> _The request_
Repeat exactly the lines from the line containing "the lifeboat davit at the point at 473,577" through the last line of the records below, inclusive, and nothing else.

> _Saved entries_

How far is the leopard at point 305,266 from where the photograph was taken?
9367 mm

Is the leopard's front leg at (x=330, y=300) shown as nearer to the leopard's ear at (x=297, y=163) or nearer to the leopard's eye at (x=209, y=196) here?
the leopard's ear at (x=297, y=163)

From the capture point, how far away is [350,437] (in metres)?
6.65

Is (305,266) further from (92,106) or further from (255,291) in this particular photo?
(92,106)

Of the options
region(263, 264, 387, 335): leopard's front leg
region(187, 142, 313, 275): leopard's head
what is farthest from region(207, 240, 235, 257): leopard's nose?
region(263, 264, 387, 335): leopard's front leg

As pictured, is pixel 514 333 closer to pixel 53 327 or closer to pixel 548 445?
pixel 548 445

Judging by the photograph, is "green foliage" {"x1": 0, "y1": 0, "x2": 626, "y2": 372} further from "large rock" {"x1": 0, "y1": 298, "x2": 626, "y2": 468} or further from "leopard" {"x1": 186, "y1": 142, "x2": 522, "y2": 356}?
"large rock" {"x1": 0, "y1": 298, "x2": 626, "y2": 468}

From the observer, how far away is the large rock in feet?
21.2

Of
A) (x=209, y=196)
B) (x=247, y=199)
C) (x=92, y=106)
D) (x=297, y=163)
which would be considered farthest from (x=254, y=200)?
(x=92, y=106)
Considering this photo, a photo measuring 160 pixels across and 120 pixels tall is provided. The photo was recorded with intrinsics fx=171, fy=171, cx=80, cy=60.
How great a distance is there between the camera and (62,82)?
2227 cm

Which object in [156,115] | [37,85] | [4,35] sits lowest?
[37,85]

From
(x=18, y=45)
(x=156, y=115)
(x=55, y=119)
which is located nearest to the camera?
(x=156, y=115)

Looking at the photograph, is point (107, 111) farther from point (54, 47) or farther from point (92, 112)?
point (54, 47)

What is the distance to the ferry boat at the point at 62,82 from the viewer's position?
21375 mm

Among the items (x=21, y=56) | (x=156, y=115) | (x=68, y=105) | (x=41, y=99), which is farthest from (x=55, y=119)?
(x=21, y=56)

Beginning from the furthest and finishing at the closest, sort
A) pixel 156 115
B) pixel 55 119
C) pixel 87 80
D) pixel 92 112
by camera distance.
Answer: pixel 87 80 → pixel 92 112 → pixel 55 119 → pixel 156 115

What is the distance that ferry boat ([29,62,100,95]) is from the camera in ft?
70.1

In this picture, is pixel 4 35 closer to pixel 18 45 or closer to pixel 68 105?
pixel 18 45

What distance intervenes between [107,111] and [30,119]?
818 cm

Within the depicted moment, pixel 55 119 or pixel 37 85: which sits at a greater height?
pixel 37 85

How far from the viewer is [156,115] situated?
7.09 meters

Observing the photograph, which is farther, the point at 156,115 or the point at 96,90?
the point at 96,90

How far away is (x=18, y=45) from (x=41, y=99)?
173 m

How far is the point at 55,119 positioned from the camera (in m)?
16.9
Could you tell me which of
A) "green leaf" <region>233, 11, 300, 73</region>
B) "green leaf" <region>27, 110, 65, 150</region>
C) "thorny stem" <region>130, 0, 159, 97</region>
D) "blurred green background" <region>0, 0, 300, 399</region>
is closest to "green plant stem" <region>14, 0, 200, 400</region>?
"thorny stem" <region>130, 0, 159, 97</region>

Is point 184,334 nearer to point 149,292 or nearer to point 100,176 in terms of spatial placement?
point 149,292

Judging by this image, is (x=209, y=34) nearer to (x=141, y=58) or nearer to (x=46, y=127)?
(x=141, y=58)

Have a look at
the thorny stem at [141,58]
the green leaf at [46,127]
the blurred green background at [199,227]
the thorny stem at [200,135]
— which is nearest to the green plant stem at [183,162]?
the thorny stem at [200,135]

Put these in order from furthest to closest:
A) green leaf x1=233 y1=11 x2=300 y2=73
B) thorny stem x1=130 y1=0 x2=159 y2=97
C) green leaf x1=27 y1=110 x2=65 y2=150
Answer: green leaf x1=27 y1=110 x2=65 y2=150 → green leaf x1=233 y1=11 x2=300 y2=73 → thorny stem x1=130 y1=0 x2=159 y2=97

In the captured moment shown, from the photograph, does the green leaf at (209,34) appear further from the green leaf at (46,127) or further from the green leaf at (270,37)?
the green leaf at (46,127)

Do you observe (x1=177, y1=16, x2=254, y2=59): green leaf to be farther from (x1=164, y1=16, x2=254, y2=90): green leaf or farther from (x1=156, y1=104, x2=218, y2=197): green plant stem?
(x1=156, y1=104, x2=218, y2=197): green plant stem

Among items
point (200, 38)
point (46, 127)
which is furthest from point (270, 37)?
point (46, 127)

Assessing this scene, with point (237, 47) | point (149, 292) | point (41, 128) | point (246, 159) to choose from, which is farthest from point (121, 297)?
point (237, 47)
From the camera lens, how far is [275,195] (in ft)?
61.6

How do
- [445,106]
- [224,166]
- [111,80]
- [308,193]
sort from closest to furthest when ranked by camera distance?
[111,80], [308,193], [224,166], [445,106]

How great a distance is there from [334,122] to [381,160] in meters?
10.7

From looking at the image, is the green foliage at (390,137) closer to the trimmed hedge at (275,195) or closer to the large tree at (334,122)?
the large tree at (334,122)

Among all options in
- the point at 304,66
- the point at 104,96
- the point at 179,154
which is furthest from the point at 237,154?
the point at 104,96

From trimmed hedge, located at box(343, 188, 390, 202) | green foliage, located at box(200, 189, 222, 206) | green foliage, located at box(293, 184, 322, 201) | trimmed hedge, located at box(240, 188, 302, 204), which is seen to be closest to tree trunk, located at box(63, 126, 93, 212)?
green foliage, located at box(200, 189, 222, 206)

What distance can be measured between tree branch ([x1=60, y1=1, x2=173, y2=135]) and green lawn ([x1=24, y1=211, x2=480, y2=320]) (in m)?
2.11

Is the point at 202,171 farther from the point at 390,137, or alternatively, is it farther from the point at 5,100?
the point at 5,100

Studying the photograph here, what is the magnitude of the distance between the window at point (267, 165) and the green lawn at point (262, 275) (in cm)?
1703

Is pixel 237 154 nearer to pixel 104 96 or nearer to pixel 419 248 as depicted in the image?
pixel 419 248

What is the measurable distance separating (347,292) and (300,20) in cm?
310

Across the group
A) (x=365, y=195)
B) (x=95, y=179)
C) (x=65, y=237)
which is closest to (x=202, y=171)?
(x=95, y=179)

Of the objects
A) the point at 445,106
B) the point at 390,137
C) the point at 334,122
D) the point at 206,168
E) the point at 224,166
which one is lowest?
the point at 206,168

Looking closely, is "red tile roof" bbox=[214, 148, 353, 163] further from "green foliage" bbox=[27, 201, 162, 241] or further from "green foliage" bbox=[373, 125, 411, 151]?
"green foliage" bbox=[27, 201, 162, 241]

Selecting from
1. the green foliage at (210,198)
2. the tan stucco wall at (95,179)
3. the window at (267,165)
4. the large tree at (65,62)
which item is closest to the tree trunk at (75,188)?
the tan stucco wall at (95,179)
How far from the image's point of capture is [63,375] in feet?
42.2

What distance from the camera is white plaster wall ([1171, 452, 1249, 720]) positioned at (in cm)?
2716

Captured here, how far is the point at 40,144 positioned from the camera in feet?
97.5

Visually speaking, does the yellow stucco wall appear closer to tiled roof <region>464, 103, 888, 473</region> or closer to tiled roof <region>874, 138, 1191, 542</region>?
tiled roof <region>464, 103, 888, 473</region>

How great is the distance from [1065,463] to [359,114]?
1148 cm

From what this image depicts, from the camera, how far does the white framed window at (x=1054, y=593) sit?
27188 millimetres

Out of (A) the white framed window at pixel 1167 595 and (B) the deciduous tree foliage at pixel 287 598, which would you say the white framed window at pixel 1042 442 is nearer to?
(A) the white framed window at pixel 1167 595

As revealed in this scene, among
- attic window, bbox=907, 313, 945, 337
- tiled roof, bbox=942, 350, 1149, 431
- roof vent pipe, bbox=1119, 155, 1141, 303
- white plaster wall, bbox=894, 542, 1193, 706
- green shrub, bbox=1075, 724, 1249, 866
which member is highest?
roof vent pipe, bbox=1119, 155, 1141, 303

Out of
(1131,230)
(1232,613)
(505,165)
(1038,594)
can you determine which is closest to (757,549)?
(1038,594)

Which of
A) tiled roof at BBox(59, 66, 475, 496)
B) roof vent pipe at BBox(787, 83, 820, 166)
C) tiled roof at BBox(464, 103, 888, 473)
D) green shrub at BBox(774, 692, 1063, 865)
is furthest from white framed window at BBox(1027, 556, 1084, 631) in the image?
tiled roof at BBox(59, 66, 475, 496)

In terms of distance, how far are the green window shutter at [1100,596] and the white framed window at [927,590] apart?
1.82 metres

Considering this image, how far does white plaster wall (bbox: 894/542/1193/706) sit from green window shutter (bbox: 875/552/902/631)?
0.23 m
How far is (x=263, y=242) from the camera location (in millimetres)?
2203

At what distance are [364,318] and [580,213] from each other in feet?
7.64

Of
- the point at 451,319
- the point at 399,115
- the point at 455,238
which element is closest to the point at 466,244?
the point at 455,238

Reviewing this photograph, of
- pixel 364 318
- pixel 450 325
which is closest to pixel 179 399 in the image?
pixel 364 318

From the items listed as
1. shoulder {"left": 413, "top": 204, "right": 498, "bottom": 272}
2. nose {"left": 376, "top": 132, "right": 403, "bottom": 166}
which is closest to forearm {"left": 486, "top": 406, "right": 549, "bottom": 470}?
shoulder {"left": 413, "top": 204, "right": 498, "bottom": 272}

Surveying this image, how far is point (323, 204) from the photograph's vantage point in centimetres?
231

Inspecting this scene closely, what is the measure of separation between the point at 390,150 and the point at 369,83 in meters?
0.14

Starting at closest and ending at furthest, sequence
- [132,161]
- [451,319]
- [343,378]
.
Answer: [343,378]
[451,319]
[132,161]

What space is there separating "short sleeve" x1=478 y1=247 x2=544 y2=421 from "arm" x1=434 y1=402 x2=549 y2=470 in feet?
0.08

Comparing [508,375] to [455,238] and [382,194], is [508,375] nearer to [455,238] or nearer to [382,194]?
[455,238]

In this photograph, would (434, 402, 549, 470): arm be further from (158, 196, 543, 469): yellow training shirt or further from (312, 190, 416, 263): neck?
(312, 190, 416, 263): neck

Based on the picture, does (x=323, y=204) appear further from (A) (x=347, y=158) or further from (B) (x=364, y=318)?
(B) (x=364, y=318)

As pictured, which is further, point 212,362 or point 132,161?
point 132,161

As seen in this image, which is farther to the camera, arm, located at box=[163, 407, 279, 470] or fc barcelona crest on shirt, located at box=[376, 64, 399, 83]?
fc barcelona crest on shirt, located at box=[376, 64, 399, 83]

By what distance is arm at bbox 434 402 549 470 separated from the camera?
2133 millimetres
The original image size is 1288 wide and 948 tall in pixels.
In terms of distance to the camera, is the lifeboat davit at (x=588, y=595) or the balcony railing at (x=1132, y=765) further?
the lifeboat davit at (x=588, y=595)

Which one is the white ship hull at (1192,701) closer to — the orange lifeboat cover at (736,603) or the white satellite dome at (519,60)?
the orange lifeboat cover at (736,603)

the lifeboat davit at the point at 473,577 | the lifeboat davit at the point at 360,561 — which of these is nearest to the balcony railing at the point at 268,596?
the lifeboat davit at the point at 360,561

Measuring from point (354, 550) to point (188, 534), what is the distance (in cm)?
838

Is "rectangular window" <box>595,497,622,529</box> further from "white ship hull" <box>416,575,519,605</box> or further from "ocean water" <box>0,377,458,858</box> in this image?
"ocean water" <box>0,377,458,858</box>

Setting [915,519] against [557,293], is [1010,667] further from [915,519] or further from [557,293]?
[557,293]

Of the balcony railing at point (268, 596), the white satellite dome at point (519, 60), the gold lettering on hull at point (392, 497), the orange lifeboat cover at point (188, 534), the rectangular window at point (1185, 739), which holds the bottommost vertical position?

> _Task output_
the lifeboat davit at the point at 473,577 | the lifeboat davit at the point at 360,561 — which of these is nearest to the balcony railing at the point at 268,596?
the lifeboat davit at the point at 360,561

Measuring from point (354, 550) to point (188, 534), what is the distance (in cm)?
838

Is "rectangular window" <box>595,497,622,529</box> further from "white ship hull" <box>416,575,519,605</box> or further from "ocean water" <box>0,377,458,858</box> in this image?
"ocean water" <box>0,377,458,858</box>

Setting [915,519] against [557,293], is [1010,667] further from [915,519] or further from [557,293]?
[557,293]

Of the balcony railing at point (268, 596), the white satellite dome at point (519, 60), the gold lettering on hull at point (392, 497), the orange lifeboat cover at point (188, 534), the rectangular window at point (1185, 739), which holds the bottommost vertical position?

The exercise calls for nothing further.